**TASK OBJECTIVE**
Examine the records and identify each line that includes the string "handle". Copy those lines.

**EXERCISE DATA**

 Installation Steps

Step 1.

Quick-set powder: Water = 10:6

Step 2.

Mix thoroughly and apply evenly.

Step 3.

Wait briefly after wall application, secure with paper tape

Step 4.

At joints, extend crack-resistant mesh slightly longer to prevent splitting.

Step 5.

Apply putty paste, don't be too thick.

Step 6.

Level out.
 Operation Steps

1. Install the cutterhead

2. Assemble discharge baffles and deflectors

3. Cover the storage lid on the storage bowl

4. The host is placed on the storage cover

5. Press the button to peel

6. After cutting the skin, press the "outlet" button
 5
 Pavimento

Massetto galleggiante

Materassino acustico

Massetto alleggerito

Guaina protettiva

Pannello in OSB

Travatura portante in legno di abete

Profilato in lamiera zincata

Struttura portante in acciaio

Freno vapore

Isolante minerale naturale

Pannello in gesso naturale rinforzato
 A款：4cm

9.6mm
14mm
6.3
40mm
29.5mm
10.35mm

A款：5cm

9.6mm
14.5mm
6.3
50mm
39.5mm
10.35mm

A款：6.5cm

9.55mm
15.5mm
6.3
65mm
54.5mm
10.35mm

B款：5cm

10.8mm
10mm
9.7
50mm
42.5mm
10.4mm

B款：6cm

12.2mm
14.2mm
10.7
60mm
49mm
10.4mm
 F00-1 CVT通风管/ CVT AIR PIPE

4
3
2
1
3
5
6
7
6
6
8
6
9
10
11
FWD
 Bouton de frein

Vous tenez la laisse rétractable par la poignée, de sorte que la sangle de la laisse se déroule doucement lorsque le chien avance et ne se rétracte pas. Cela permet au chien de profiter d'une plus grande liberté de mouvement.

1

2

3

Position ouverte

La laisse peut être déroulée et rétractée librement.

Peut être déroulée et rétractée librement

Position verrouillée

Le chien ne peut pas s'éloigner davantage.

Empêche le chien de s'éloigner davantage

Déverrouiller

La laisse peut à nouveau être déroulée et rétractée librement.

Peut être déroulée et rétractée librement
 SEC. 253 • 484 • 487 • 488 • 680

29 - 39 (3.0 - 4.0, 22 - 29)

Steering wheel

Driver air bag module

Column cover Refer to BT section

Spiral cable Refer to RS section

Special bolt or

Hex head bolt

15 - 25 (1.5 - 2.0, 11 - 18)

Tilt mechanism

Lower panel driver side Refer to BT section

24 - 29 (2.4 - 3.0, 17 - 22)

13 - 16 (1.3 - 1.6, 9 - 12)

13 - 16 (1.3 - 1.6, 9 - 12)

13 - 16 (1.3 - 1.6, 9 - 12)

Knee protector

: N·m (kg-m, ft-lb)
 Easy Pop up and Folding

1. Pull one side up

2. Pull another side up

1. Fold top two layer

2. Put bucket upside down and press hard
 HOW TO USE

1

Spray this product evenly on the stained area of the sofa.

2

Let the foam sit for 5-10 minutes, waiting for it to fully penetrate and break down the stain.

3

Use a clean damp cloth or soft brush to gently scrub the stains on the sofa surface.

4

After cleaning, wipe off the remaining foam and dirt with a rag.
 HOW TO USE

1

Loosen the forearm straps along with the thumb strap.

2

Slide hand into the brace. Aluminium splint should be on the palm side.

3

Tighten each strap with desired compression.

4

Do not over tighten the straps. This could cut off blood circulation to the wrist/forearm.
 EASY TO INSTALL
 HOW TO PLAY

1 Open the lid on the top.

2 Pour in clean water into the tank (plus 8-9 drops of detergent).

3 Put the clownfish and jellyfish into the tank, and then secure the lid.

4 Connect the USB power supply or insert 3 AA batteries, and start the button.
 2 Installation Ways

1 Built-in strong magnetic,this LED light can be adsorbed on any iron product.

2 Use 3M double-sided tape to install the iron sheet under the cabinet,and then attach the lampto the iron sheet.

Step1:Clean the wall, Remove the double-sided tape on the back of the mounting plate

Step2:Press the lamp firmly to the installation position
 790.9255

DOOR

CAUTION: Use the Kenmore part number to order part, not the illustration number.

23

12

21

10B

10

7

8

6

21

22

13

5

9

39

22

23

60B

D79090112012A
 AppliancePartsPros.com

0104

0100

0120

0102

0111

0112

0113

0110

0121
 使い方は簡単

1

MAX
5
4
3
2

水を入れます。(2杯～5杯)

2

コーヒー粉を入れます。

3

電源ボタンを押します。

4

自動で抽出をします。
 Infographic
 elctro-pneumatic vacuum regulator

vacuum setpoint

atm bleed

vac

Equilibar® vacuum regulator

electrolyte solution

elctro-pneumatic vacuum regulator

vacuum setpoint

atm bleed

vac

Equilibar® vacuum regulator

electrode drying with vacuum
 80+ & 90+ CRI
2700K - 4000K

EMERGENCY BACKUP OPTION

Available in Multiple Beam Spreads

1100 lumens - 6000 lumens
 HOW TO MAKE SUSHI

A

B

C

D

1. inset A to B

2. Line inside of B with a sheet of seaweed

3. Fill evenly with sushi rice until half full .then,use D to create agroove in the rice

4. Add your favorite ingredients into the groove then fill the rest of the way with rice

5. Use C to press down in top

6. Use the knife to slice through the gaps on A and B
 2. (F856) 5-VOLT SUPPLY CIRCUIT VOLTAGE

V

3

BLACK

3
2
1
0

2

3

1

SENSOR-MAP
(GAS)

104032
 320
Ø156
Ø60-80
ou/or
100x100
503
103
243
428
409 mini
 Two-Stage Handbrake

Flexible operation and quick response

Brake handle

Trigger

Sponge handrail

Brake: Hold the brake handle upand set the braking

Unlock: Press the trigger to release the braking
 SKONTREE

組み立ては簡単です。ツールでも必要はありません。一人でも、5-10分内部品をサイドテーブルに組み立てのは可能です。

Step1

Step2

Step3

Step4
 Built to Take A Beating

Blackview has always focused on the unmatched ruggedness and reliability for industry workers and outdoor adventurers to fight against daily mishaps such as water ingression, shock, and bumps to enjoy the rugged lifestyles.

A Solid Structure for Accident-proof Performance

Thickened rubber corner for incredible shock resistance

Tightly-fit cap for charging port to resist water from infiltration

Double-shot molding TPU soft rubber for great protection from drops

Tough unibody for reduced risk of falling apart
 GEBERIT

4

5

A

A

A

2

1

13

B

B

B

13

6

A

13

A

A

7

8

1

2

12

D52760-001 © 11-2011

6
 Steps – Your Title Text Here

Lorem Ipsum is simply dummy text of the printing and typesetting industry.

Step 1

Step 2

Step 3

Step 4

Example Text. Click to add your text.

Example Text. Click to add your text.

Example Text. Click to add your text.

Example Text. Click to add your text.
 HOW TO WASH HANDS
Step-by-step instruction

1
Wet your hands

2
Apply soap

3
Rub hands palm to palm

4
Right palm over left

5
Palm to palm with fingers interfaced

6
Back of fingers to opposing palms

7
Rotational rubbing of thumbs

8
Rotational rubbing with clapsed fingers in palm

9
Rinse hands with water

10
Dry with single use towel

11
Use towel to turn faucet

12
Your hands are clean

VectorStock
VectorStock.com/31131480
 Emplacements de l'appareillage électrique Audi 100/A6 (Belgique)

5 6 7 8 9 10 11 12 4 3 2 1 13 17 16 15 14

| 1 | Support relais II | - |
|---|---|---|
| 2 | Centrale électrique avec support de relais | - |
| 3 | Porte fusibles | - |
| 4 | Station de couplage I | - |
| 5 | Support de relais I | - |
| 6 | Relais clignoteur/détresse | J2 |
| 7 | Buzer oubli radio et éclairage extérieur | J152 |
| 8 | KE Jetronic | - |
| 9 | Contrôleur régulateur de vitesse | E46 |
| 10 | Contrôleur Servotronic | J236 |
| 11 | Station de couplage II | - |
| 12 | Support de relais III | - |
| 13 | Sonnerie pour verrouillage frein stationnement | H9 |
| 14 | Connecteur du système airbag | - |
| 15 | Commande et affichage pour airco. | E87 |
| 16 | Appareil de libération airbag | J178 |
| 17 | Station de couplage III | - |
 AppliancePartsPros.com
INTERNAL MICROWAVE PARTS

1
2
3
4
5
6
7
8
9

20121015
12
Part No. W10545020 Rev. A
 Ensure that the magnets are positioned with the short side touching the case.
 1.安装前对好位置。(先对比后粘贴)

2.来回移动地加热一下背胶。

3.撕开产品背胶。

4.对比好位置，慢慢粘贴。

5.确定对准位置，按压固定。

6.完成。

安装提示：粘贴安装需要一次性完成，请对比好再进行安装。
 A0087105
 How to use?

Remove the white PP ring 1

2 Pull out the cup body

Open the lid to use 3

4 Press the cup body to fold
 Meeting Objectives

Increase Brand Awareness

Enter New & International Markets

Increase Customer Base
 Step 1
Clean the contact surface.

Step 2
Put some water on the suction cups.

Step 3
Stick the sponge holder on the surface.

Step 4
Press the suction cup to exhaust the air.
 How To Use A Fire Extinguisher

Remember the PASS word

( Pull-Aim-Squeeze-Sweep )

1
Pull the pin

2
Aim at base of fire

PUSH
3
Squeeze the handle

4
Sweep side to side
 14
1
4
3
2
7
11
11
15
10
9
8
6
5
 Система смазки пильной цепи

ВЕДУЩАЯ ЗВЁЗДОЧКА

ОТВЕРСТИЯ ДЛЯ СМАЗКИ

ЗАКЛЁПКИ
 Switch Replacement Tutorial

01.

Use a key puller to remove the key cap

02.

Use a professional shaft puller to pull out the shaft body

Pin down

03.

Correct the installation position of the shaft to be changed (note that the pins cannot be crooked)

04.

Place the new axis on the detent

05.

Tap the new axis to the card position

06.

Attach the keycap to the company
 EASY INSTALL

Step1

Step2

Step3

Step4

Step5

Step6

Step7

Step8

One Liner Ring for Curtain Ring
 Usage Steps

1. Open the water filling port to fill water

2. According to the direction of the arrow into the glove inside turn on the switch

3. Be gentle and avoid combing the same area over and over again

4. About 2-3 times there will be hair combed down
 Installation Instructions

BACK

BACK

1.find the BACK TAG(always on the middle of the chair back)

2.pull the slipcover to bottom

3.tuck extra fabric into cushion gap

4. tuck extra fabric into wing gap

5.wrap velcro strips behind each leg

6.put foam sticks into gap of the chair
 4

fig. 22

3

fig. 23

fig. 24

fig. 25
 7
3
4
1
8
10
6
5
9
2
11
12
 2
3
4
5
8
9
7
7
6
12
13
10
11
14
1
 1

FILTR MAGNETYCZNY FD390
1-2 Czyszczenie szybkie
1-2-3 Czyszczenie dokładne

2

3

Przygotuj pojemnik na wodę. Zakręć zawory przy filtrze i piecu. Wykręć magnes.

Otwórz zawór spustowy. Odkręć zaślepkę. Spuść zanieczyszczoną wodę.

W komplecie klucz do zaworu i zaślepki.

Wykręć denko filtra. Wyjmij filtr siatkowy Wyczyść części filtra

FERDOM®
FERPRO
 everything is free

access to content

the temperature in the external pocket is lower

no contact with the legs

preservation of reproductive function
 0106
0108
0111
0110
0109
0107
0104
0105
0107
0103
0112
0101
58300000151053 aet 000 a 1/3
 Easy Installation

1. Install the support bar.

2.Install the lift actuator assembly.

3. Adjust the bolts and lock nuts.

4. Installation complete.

**TASK SOLUTION**
Brake handle
Brake: Hold the brake handle upand set the braking
Squeeze the handle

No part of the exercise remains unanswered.